A partir do ano que vem, todos os colégios da Inglaterra terão obrigatoriamente de incluir o tema nas aulas para crianças com mais de 7 anos. A ideia do governo inglês é que elas tenham informações sobre as mudanças do próprio corpo, os riscos de uma gravidez indesejada e aprendam a identificar possíveis violências e abusos sexuais. Com isso, o governo espera aumentar a prevenção desses casos. Na Holanda, isso já acontece com os alunos de cinco anos.
No Brasil, não há determinações para que a educação sexual faça parte dos currículos escolares. Há, sim, recomendações. Nos Parâmetros Curriculares Nacionais (PCNs), documentos elaborados em 1997 para orientar as escolas a montar as grades curriculares dos alunos de toda a educação básica, há um livro dedicado exclusivamente ao tema. Na introdução, fala-se da importância de se incluir a “Orientação Sexual como tema transversal nos currículos”.
Cada colégio, a partir daí, tem a liberdade de inserir o tema em sala de aula da forma que considerar mais eficaz. O documento enumera conteúdos a serem trabalhados com os alunos, já a partir das séries iniciais do ensino fundamental. Recomendam que as informações abordem tanto as transformações do corpo quanto os aspectos sociais e culturais, por exemplo, que envolvem a sexualidade. Os PCNs são claros ao afirmar que os aspectos biológicos do tema não devem ser os únicos tratados nas aulas.
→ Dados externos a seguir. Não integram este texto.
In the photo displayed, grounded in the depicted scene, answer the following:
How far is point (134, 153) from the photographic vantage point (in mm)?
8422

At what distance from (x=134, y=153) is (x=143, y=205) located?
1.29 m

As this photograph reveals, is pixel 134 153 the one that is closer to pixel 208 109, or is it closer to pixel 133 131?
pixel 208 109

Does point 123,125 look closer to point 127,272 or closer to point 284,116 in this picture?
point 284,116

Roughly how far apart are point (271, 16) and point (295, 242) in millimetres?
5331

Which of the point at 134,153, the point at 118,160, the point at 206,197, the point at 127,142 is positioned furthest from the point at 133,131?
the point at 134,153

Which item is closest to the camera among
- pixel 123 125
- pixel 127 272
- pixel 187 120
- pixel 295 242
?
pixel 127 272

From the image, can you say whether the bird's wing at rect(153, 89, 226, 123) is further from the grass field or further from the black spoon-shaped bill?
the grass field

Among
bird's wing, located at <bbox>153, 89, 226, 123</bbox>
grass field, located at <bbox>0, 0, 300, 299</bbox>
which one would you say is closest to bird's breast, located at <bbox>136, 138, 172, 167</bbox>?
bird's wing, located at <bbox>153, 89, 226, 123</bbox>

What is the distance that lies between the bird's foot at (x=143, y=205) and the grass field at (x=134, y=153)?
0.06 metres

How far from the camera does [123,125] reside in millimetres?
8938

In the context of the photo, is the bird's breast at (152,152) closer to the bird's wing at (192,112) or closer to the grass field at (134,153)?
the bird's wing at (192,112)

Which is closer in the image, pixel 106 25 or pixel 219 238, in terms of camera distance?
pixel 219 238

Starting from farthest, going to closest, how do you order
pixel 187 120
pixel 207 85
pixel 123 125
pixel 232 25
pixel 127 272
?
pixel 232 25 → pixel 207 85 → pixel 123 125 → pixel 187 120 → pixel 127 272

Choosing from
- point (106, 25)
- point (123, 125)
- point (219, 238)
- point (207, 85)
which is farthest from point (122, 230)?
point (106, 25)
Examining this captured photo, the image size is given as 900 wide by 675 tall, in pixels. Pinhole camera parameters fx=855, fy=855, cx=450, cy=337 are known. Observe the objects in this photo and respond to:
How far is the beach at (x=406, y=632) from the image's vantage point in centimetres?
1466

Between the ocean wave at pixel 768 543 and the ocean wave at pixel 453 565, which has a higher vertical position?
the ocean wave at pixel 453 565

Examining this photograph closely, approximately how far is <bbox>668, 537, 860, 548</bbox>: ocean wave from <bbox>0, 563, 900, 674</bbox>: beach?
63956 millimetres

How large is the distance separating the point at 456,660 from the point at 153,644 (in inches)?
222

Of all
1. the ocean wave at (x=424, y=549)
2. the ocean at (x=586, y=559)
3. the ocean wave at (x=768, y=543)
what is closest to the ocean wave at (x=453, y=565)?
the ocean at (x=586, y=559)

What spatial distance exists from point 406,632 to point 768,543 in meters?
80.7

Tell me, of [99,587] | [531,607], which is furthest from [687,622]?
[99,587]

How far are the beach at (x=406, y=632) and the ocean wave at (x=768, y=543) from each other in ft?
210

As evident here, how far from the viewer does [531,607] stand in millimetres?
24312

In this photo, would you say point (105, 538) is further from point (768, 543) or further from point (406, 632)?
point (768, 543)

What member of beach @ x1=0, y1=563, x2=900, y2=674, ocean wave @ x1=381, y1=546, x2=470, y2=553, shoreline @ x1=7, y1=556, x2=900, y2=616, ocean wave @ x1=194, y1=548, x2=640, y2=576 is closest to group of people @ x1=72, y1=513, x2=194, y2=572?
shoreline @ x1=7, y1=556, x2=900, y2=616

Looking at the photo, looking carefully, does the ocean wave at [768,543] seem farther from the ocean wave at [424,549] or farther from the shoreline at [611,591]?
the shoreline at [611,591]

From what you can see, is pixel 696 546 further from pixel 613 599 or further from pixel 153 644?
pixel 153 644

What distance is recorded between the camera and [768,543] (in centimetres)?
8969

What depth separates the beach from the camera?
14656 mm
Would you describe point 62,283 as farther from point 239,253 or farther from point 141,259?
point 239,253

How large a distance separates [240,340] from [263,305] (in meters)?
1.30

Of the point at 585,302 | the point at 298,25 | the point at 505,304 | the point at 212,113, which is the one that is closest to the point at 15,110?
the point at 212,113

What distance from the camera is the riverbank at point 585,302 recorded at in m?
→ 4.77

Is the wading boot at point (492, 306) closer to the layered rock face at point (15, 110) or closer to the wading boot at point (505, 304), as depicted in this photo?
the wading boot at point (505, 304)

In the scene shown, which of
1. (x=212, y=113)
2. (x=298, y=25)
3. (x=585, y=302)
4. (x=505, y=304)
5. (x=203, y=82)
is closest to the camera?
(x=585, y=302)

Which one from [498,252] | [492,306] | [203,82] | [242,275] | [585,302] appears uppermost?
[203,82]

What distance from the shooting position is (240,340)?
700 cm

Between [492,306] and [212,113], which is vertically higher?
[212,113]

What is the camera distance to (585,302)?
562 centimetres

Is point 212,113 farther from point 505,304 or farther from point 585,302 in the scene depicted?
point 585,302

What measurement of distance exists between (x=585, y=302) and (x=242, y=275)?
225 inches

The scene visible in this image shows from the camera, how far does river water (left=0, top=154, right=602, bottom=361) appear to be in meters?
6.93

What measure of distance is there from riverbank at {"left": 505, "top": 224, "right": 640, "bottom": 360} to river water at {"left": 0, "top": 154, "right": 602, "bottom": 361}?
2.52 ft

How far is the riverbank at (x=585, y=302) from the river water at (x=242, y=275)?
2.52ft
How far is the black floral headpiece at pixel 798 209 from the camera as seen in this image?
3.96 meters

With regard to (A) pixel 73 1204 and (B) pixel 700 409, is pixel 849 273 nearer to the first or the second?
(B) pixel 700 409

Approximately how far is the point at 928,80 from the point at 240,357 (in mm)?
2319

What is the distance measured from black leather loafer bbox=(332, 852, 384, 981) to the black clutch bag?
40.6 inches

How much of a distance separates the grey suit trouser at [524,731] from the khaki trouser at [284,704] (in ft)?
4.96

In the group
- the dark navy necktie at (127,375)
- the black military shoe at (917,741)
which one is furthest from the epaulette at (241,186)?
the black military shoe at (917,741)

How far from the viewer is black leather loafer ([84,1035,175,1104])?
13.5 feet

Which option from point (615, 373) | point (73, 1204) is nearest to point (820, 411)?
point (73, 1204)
Apesar de tudo isso, os especialistas afirmam que a educação sexual nas escolas brasileiras está longe do modelo ideal. “Coletivamente, a educação sexual deve ser abordada a partir do 5° ano do ensino fundamental. Mas antes disso deve ser abordada individualmente, de acordo com a curiosidade de cada criança”, opina Cláudia Bonfim, doutora e pesquisadora pela Universidade Estadual de Campinas (Unicamp).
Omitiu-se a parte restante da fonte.